INSTRUCTION:
Put the lines below into a numbered list, skipping any blank lines. Leave the pictures out of your answer.

Spatial question entries:
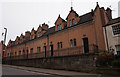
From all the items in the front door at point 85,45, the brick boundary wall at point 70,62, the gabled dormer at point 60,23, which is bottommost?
the brick boundary wall at point 70,62

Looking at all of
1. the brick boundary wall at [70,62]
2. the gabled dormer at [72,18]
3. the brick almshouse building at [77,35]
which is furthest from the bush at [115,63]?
the gabled dormer at [72,18]

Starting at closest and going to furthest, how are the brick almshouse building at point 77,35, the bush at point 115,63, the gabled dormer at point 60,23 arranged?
the bush at point 115,63, the brick almshouse building at point 77,35, the gabled dormer at point 60,23

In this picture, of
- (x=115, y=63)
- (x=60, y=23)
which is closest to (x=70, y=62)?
(x=115, y=63)

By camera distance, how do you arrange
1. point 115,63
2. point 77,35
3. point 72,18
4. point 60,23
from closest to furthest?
1. point 115,63
2. point 77,35
3. point 72,18
4. point 60,23

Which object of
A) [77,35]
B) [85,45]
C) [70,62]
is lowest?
[70,62]

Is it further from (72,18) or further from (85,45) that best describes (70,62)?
(72,18)

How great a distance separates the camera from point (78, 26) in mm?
18516

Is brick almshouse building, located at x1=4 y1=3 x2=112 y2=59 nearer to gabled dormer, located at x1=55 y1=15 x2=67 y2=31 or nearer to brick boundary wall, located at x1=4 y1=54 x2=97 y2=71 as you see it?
gabled dormer, located at x1=55 y1=15 x2=67 y2=31

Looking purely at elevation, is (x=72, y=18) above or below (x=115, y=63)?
above

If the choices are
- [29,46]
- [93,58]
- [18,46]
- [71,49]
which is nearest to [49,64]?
[71,49]

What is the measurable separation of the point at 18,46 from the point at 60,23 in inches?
677

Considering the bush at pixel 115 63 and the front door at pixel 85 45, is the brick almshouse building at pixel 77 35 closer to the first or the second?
the front door at pixel 85 45

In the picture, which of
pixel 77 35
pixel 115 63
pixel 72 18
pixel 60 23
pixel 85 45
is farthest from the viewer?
pixel 60 23

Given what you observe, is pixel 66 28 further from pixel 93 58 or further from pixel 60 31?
pixel 93 58
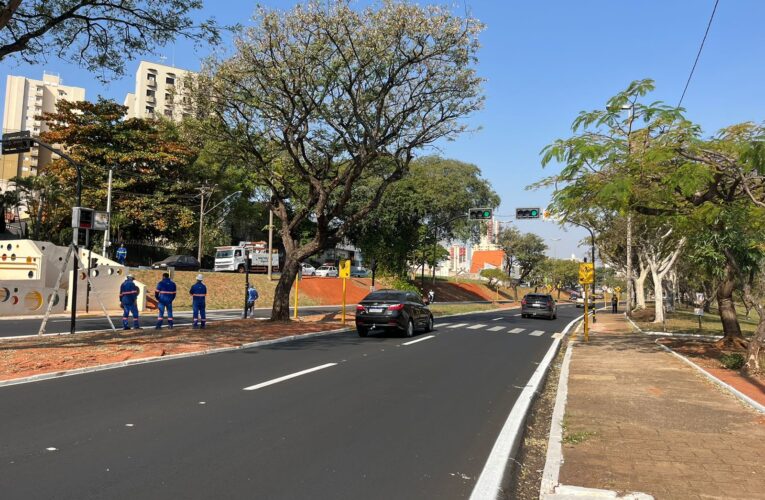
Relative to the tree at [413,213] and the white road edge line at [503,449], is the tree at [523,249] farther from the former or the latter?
the white road edge line at [503,449]

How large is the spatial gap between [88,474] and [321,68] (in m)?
15.9

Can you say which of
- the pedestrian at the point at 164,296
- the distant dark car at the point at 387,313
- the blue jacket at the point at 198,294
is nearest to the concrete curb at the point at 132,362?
the distant dark car at the point at 387,313

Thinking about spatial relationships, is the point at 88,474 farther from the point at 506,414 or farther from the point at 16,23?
the point at 16,23

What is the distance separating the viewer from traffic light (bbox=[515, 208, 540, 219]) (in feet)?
89.2

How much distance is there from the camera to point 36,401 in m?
7.16

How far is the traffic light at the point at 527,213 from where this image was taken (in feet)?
89.2

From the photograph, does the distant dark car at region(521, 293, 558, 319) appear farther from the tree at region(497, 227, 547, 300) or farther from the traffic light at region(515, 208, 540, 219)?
the tree at region(497, 227, 547, 300)

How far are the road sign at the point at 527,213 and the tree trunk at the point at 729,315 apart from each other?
454 inches

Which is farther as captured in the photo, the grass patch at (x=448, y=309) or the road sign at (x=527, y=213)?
the grass patch at (x=448, y=309)

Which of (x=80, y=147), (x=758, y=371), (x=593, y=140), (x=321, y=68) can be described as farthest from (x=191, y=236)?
(x=758, y=371)

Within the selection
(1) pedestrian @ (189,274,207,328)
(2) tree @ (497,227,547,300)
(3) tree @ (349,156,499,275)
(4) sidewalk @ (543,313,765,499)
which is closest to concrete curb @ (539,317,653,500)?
(4) sidewalk @ (543,313,765,499)

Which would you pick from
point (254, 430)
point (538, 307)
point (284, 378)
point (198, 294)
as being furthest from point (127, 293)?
Result: point (538, 307)

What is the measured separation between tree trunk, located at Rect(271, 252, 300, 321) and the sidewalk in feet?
42.0

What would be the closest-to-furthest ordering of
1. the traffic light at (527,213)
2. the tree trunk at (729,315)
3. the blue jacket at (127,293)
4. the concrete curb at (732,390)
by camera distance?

RESPONSE:
1. From all the items in the front door at point 85,45, the brick boundary wall at point 70,62, the gabled dormer at point 60,23, which is bottommost?
2. the brick boundary wall at point 70,62
3. Looking at all of
4. 1. the brick boundary wall at [70,62]
5. 2. the gabled dormer at [72,18]
6. 3. the brick almshouse building at [77,35]
7. which is furthest from the bush at [115,63]?
8. the gabled dormer at [72,18]
9. Starting at closest and going to furthest, how are the brick almshouse building at point 77,35, the bush at point 115,63, the gabled dormer at point 60,23 arranged?
10. the bush at point 115,63, the brick almshouse building at point 77,35, the gabled dormer at point 60,23
11. In this picture, of
12. - (x=115, y=63)
13. - (x=60, y=23)
14. which is closest to (x=70, y=62)?
15. (x=115, y=63)
16. By camera distance, how do you arrange
17. 1. point 115,63
18. 2. point 77,35
19. 3. point 72,18
20. 4. point 60,23
21. from closest to furthest?
22. 1. point 115,63
23. 2. point 77,35
24. 3. point 72,18
25. 4. point 60,23
26. Which object of
27. A) [77,35]
28. B) [85,45]
29. C) [70,62]
30. is lowest?
31. [70,62]
32. Is it further from (72,18) or further from (85,45) that best describes (70,62)?
33. (72,18)
34. How great a distance separates the camera from point (78, 26) in mm?
35. 18516
36. Is brick almshouse building, located at x1=4 y1=3 x2=112 y2=59 nearer to gabled dormer, located at x1=55 y1=15 x2=67 y2=31 or nearer to brick boundary wall, located at x1=4 y1=54 x2=97 y2=71 as you see it?
37. gabled dormer, located at x1=55 y1=15 x2=67 y2=31
38. Looking purely at elevation, is (x=72, y=18) above or below (x=115, y=63)?
39. above
40. If the choices are
41. - [29,46]
42. - [93,58]
43. - [18,46]
44. - [71,49]
45. which is nearest to [49,64]?
46. [71,49]
47. What is the measurable separation of the point at 18,46 from the point at 60,23 in inches?
48. 677
49. Considering the bush at pixel 115 63 and the front door at pixel 85 45, is the brick almshouse building at pixel 77 35 closer to the first or the second?
50. the front door at pixel 85 45
51. In the picture, which of
52. pixel 77 35
53. pixel 115 63
54. pixel 72 18
55. pixel 60 23
56. pixel 85 45
57. is farthest from the viewer?
58. pixel 60 23
59. Given what you observe, is pixel 66 28 further from pixel 93 58 or further from pixel 60 31?
60. pixel 93 58
61. Relative to the tree at [413,213] and the white road edge line at [503,449], is the tree at [523,249] farther from the former or the latter?
62. the white road edge line at [503,449]
63. How large is the spatial gap between [88,474] and [321,68] (in m)?
64. 15.9
65. Can you say which of
66. - the pedestrian at the point at 164,296
67. - the distant dark car at the point at 387,313
68. - the blue jacket at the point at 198,294
69. is nearest to the concrete curb at the point at 132,362?
70. the distant dark car at the point at 387,313
71. Thinking about spatial relationships, is the point at 88,474 farther from the point at 506,414 or farther from the point at 16,23?
72. the point at 16,23
73. What is the distance separating the viewer from traffic light (bbox=[515, 208, 540, 219]) (in feet)?
74. 89.2
75. How much distance is there from the camera to point 36,401 in m?
76. 7.16
77. How far is the traffic light at the point at 527,213 from where this image was taken (in feet)?
78. 89.2
79. From the photograph, does the distant dark car at region(521, 293, 558, 319) appear farther from the tree at region(497, 227, 547, 300) or farther from the traffic light at region(515, 208, 540, 219)?
80. the tree at region(497, 227, 547, 300)
81. How far are the road sign at the point at 527,213 and the tree trunk at the point at 729,315 apart from each other?
82. 454 inches
83. Which is farther as captured in the photo, the grass patch at (x=448, y=309) or the road sign at (x=527, y=213)?
84. the grass patch at (x=448, y=309)
85. Which of (x=80, y=147), (x=758, y=371), (x=593, y=140), (x=321, y=68) can be described as farthest from (x=191, y=236)?
86. (x=758, y=371)
87. Within the selection
88. (1) pedestrian @ (189,274,207,328)
89. (2) tree @ (497,227,547,300)
90. (3) tree @ (349,156,499,275)
91. (4) sidewalk @ (543,313,765,499)
92. which is closest to concrete curb @ (539,317,653,500)?
93. (4) sidewalk @ (543,313,765,499)
94. Which would you pick from
95. point (254, 430)
96. point (538, 307)
97. point (284, 378)
98. point (198, 294)
99. as being furthest from point (127, 293)?
100. Result: point (538, 307)
101. What is the measured separation between tree trunk, located at Rect(271, 252, 300, 321) and the sidewalk in feet?
102. 42.0
103. What would be the closest-to-furthest ordering of
104. 1. the traffic light at (527,213)
105. 2. the tree trunk at (729,315)
106. 3. the blue jacket at (127,293)
107. 4. the concrete curb at (732,390)
108. by camera distance?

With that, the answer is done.